A woman with stony eyes and a sour pucker looks down on me, as if in assessment. "Your nose is far too long for you to be this judgmental," I mutter at the canvas. Her eyes remain hard and cold, and I turn away, faced instead with a pretty little girl with wispy curls holding a rabbit. I've never understood the objects that artists choose to include in portraits. They're meant to give the painting context, to make the stiff relatives in out of fashion clothing look more alive, perhaps even familiar. But what do vases, half of them filled with flowers, half with fruit, or baskets, or sundry small animals add to a likeness? "You unfortunate creature," I whisper to the rabbit. "The painter really missed the mark with you, didn't they?
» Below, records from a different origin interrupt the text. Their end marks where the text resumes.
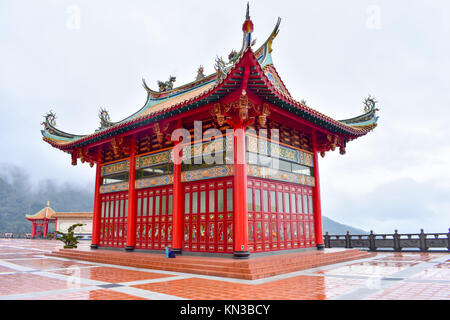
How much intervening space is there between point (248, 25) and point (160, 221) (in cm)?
878

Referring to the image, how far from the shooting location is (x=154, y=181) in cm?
1466

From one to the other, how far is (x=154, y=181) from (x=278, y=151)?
5.65m

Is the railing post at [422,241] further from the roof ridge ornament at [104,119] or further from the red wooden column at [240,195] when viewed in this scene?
the roof ridge ornament at [104,119]

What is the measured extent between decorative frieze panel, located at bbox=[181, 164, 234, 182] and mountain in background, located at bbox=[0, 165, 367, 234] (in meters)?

You look like an exceptionally large rat."
I think I hear footsteps, but when I look over my shoulder, I see only the disapproving gaze of a haughty great-great-great uncle. The sound must have come from the larger corridor I left to avoid the crowd, or from the next hall over. I turn back to the sad little rat-rabbit, but there's a tingle at the base of my neck telling me that more than just the old portraits are watching. "Hello?" I ask the seemingly empty hall. "Hanya?" She was watching me earlier; maybe she followed me to continue her study. "Sholu?" I try, turning to look more closely at the length of hall to my left. "If you're fucking with me, I swear to the goddess, I'll cut pieces of you off in your sleep." Only stillness and silence answer my summons.
Then I turn to the right, just to reassure myself I'm alone, and he's there. I don't know who he is; I think I saw him at the council meeting, but he didn't speak. He's ducked out from behind a shadowed alcove, where he must have had his back pressed tightly against the irregular stone wall. And he's close. Barely more than an arm's length away from me.
"Definitely not Hanya," he growls.
"How did you-" I begin to ask, but before I know what's happening he slams me back against the cold stone wall, knocking the wind out of me. The words I would have spoken next die on my tongue and a pained, surprised sputter falls from my lips instead. Almost as soon as he pushed me, he clapped his hand over my mouth to keep me from screaming. I try anyways, but a second later I feel a sharp edge kiss the delicate skin of my throat. The metal is cool and I shudder, my heart racing wildly, my mind reeling. How was he able to get so close to me without me noticing? I know I'm out of practice, but he's not a slight man, and I've spent my life learning how not to be snuck up on. My pride would be near mortally wounded if I wasn't so distracted by the fear pulsing through me.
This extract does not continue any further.